Drop rooms onto the tower, then fight through them to the top.

  Falling Tower



Fig 128.1 - Dropping a room onto the tower.


This is a collectible card game mixed with a dungeon crawl, with a little bit of Tetris thrown in for good measure. The basic premise is that you draw a card from the deck, then drop it onto a tower-like structure. In this example, the tower is three cards wide and five cards tall, for a total of 15 cards in the deck. At the very end, once you are out of cards, you place the Boss Room. And... that's pretty much it.



Fig 128.2 - A finished tower.


Once the tower is built, you travel up it, one floor at a time. You begin by entering one of the three rooms on the bottom floor. You complete the encounter (fight enemies, find loot, etc) and then travel up to the next floor. At the top of each card are three arrows indicating which cards on the next floor you may move to. Most cards have three arrows, allowing you to move up to the card directly above the current one, and one to either side. So, if you are on the far left side, you can only move on to the left two cards of the next floor. Some cards have the arrows grayed out, so you can move to the card indicated (in case there is no path, move directly up to the next card).

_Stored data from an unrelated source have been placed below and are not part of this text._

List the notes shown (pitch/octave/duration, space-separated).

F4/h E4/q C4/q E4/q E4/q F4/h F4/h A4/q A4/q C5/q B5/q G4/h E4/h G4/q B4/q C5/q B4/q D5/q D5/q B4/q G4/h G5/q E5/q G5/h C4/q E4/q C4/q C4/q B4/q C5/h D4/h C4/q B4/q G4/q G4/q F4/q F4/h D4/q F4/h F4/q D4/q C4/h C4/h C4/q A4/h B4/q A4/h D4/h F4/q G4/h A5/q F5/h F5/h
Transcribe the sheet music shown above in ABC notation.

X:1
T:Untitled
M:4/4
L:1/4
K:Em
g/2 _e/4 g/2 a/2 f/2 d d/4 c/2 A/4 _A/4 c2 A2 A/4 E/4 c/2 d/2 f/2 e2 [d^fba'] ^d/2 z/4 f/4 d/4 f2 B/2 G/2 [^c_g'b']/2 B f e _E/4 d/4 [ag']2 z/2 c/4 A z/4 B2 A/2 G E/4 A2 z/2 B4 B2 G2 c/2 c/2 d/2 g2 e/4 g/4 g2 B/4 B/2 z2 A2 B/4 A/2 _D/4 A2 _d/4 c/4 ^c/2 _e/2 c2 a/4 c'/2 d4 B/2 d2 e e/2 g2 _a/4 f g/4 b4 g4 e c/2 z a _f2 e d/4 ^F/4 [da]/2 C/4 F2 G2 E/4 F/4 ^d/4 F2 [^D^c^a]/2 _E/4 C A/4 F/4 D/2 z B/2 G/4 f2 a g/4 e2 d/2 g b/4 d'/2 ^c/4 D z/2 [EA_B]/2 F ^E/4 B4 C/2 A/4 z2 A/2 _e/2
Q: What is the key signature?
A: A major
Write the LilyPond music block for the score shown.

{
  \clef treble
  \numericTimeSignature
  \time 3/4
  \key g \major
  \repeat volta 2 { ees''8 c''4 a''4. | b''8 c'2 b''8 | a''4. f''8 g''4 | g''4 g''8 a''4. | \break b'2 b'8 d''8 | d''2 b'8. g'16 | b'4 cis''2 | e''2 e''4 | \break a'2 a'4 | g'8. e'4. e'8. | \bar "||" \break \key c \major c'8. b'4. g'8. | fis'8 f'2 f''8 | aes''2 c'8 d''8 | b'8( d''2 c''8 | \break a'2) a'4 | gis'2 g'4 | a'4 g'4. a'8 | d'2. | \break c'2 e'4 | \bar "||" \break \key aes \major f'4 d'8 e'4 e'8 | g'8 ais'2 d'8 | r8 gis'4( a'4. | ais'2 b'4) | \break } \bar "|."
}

So, the basic goal of the game is to build a tower (in real time) to navigate, making sure that you keep the paths clear and put the best encounters where you can create a path to them. Finally, get to the top, beat the boss. Total your score. You are winner.

  Making It Complicated

  • You can create wider or taller towers. Just make sure there are more cards in the deck.

  • You can stack multiple decks on top of each other, making each boss room into a mid-boss before starting the next zone. Each zone up will be slightly more difficult than the previous one.

  • Encounters may have special effects, like pushing you to an adjacent card, or switching places with another encounter.

  • Encounters have compositional properties, where some rooms may modify neighboring rooms in some way. A strong enemy encounter, for example, may increase the difficulty of neighboring encounters. A treasure room may increasing the loot value of the room directly above it. Werewolves hate vampires, so putting them next to each other will decrease their effectiveness, while putting chocolate monsters and peanut butter monsters next to each other will increase deliciousness. Another monster's encounter will change the arrows to point to the worst of the three encounters directly above it.

  • Add chutes and ladders. A chute will drop you up to 5 encounters directly below it, while a ladder will move you ahead up to 5 encounters directly above.

  • Before you can get to the boss room, you must collect three keys from three specific encounters. When you reach the boss room without all three of the keys together, you must go back to the first floor and start again - this time from a different room than you started from last time. Defeated encounters remain defeated.